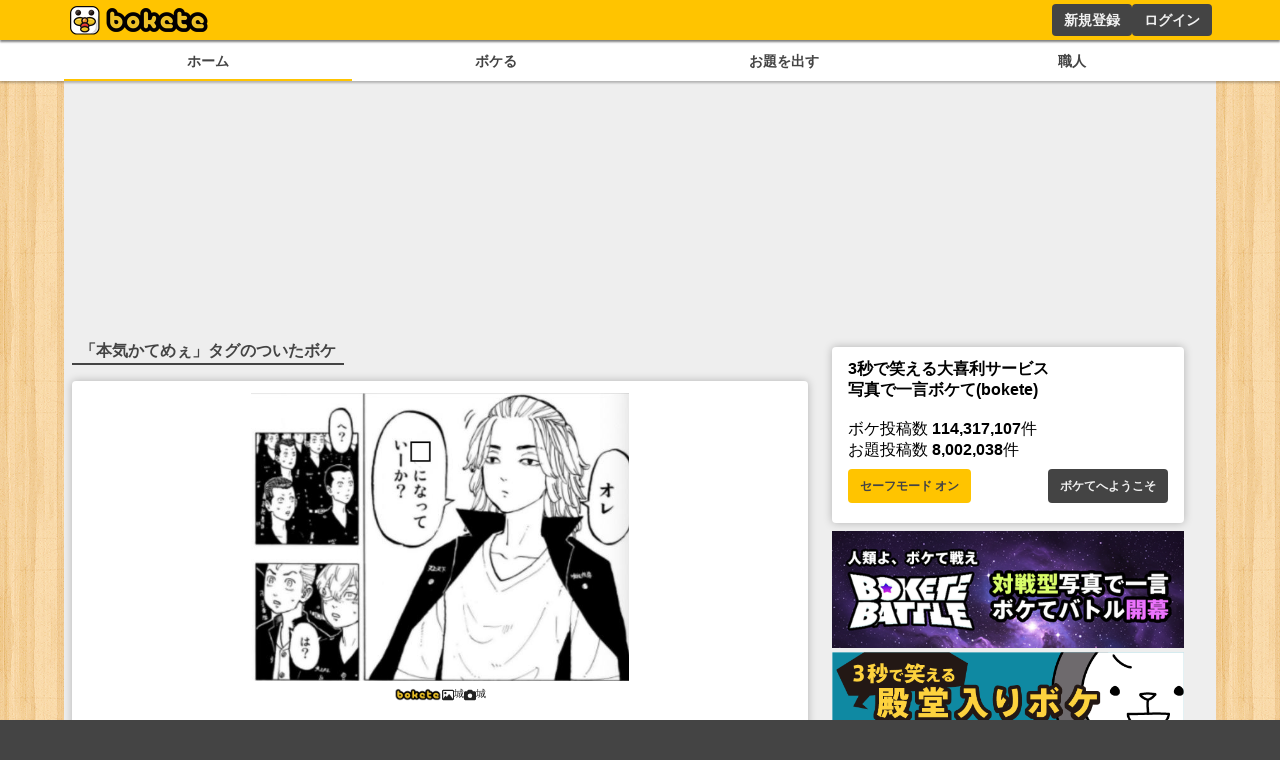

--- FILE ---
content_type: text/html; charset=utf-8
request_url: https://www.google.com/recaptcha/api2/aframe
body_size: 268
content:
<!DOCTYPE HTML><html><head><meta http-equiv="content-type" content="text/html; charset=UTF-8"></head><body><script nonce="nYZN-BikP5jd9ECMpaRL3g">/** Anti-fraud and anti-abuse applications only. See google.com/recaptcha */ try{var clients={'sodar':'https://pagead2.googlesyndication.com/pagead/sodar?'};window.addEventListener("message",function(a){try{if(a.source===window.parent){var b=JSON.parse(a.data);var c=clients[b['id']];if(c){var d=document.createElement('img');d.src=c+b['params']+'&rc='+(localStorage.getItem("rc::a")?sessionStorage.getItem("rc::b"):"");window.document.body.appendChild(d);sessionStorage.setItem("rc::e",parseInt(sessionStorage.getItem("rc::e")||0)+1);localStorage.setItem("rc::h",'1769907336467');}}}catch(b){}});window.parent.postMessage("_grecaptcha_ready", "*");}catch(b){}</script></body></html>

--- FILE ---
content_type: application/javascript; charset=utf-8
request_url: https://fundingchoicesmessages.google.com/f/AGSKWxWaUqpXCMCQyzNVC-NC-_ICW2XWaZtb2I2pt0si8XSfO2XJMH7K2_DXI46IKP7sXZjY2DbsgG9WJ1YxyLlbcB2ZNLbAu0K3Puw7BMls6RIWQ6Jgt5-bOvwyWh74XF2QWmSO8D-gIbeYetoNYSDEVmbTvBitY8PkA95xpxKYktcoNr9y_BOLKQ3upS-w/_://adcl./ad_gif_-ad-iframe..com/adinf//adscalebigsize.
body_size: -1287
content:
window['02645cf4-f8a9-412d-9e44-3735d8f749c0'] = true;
...
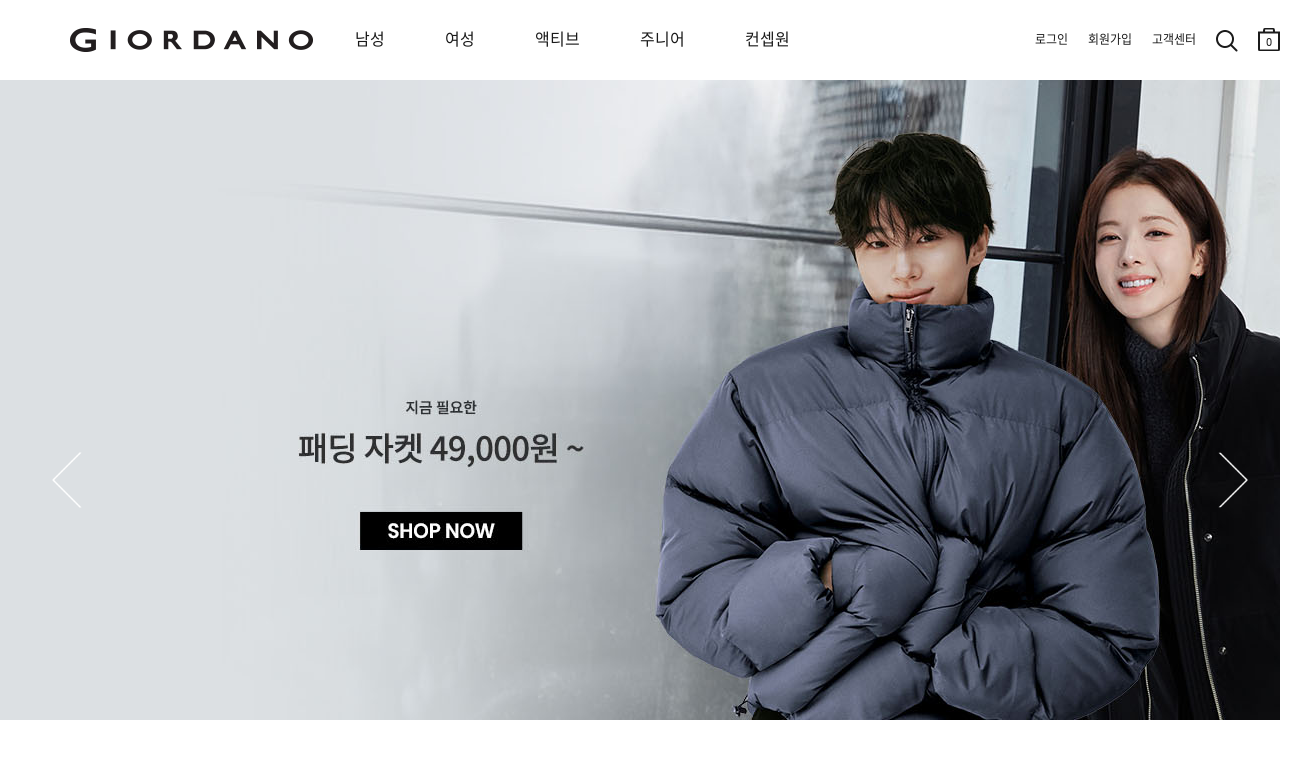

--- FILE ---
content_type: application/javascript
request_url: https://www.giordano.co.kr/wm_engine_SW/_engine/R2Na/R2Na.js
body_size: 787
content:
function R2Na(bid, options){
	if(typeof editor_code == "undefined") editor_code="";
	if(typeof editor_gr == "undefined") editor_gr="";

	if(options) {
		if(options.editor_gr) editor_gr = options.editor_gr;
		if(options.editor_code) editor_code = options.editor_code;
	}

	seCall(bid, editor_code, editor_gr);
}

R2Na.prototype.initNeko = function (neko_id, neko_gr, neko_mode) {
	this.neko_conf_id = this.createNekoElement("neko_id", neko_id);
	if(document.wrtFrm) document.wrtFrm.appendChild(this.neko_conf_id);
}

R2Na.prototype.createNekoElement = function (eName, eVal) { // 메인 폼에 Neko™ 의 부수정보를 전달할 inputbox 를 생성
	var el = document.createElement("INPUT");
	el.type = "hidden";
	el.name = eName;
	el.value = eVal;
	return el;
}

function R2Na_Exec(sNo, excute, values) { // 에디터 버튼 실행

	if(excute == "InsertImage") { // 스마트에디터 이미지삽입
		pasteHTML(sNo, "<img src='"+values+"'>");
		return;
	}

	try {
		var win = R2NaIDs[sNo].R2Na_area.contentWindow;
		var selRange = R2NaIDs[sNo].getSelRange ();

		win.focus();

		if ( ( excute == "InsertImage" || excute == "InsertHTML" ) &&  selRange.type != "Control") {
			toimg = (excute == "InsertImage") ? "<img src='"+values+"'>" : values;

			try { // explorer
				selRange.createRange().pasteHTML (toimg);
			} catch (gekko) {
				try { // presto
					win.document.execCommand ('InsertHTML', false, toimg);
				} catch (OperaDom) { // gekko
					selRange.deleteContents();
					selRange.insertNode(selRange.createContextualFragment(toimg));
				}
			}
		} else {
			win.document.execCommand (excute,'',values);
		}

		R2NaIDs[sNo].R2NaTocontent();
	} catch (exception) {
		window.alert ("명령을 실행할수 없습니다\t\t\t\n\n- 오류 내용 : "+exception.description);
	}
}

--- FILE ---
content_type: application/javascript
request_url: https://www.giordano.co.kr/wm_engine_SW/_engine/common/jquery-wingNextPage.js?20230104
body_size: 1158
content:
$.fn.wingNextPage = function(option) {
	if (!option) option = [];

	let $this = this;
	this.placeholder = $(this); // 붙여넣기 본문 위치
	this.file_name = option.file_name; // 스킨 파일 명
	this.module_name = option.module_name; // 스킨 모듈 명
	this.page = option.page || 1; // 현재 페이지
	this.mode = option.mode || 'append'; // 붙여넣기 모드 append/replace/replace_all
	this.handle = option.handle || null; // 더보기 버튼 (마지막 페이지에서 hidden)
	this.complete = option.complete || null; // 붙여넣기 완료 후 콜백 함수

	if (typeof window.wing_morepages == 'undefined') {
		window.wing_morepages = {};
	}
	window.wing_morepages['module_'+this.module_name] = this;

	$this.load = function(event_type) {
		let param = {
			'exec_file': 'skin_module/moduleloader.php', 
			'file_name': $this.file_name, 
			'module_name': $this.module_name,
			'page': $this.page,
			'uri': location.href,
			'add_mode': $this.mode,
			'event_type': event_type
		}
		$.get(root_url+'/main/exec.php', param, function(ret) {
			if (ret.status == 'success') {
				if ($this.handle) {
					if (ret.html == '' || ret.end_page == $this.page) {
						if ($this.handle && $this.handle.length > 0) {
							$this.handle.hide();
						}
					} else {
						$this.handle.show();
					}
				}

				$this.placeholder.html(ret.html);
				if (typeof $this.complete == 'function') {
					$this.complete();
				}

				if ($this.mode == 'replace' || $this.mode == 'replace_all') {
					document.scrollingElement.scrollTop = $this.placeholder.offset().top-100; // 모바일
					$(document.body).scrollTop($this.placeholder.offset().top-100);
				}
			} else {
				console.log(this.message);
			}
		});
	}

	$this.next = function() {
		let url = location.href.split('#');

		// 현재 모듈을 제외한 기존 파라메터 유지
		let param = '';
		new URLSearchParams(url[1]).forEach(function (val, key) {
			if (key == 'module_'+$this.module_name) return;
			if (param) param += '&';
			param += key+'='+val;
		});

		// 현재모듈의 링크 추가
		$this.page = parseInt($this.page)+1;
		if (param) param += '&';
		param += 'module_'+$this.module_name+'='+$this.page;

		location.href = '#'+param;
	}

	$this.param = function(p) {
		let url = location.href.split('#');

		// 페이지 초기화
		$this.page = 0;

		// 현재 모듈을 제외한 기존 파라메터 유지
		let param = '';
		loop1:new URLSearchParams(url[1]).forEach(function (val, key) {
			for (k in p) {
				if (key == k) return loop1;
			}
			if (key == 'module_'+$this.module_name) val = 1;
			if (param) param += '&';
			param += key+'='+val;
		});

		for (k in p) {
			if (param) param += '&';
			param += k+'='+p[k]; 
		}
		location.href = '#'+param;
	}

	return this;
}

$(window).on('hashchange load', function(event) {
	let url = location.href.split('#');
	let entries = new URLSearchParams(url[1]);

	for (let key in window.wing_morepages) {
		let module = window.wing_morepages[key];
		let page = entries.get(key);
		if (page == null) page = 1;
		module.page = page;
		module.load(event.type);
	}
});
* * *
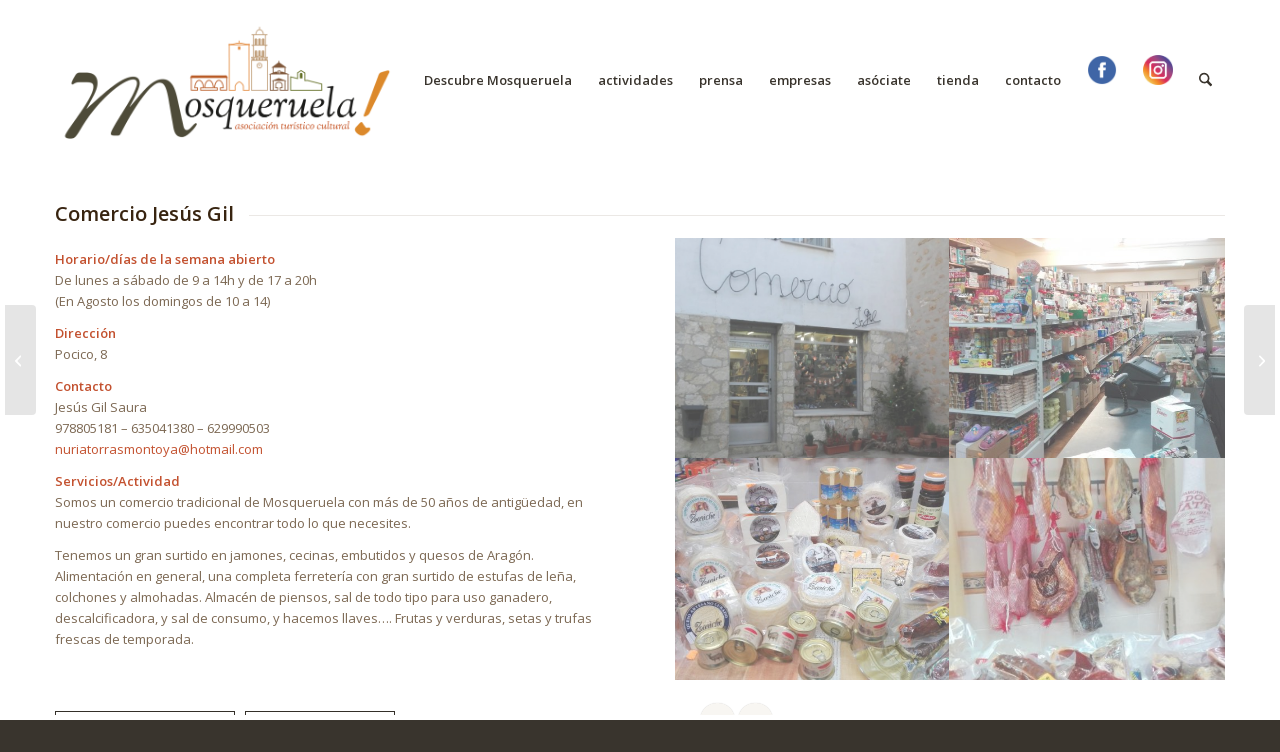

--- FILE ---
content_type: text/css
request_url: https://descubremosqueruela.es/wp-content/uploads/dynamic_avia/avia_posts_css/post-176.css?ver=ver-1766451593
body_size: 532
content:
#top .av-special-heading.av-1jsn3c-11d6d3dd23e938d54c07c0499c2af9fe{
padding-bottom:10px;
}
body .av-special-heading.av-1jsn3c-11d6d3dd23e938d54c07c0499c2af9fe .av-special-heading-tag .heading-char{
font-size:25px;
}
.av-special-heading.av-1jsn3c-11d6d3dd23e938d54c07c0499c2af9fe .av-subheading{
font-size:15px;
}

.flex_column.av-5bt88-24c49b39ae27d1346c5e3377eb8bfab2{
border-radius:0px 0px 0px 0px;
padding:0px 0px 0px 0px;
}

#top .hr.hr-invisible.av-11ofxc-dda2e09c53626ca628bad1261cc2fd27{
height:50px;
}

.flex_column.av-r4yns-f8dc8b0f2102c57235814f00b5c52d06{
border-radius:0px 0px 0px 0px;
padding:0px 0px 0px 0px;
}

§ Instructions for the task: Take the records above and return, word for word, only the lines that fall from the line with "if (!option) option = [];" to the line with "this.page = option.page || 1; // 현재 페이지", both of them included.

§ Answer for the task:
	if (!option) option = [];

	let $this = this;
	this.placeholder = $(this); // 붙여넣기 본문 위치
	this.file_name = option.file_name; // 스킨 파일 명
	this.module_name = option.module_name; // 스킨 모듈 명
	this.page = option.page || 1; // 현재 페이지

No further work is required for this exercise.